Retype the passage on student mental health between "According to the" and "a young age.", inclusive.

* [Given passage]
____
The Mental Health Ripple Effect Part I: The Academic Impact

There has been a staggering increase in the rate of students that experience a mental health concern since Jan. 2020.1 The American Academy of Pediatrics2 in 2021 declared a ‘national emergency in children’s mental health’ as the need to support the social and emotional wellbeing of our campus communities remains paramount.

Mental health has far-reaching implications for students and schools, yet the demand for youth mental health supports continues to outpace the supply of available services. That need was the catalyst for SchoolMed: Mental Health, which uses a novel approach to bring timely screenings, teletherapy, and crisis supports as well as a pathway to extended care for students and their families. 

Anxiety, depression, grief, harmful thoughts, and life changes have impacts that reach far beyond those that experience them, creating a ripple effect that impacts the classroom, families, and our communities. In this Good News Series, we explore some of those impacts. 

The Mental Health Ripple Effect Part I: The Academic Impact 

Part II: The Financial Impact (coming soon)
Part III: The Family Impact (coming soon)
Part IV: The Community Impact (coming soon)

According to the National Alliance on Mental Illness (NAMI), 1-in-5 children ages 13-18 experience a mental health condition, however children as young as three can show signs of mental health problems.3 Many caregivers see children and adolescents develop unusual sleeping or eating patterns, show signs of worry, or other behaviors that can raise concerns at a young age.

Students experiencing mental health impacts often find themselves unable to attend school or participate in extracurricular activities. Chronic absenteeism leads to missed classroom hours, often lowering grades and affecting academic success.4

With approximately 17% of students at risk of missing 15 educational days in a school year, chronic absenteeism can have a domino effect that results in missed milestones and increased dropout rates with links to poor outcomes later in life.5

The social-emotional impacts of missing in-person opportunities for connection with peers and mentors outside the home are difficult to quantify and have repercussions beyond the school day. These feelings of isolation and a sense of disconnectedness are known contributors that further catalyze conditions such as anxiety and depression.
____
* [Data records]

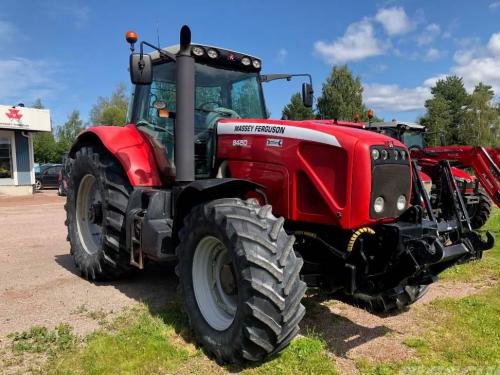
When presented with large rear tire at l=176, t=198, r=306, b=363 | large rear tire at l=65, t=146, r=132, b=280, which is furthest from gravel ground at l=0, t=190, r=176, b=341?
large rear tire at l=176, t=198, r=306, b=363

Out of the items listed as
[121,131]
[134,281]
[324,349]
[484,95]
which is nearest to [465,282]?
[324,349]

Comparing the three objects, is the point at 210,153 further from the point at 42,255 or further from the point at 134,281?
the point at 42,255

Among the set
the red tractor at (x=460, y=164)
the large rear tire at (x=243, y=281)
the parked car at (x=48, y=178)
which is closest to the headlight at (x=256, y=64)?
the red tractor at (x=460, y=164)

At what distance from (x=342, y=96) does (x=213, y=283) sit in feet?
111

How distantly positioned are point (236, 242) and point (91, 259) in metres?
2.85

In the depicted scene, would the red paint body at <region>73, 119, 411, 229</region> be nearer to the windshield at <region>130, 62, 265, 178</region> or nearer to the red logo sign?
the windshield at <region>130, 62, 265, 178</region>

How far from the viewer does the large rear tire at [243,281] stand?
2990 mm

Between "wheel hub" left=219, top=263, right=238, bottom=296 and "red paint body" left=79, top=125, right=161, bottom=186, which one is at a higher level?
"red paint body" left=79, top=125, right=161, bottom=186

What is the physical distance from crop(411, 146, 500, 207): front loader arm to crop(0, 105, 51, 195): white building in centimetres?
1740

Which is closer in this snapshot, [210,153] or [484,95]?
[210,153]

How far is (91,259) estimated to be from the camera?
5.36 meters

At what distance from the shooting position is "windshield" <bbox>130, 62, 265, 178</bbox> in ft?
15.0

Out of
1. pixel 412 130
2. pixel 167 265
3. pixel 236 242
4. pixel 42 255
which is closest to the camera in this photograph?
pixel 236 242

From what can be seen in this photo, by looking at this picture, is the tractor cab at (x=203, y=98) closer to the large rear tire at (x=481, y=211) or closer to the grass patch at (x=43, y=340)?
the grass patch at (x=43, y=340)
____
* [Output below]
According to the National Alliance on Mental Illness (NAMI), 1-in-5 children ages 13-18 experience a mental health condition, however children as young as three can show signs of mental health problems.3 Many caregivers see children and adolescents develop unusual sleeping or eating patterns, show signs of worry, or other behaviors that can raise concerns at a young age.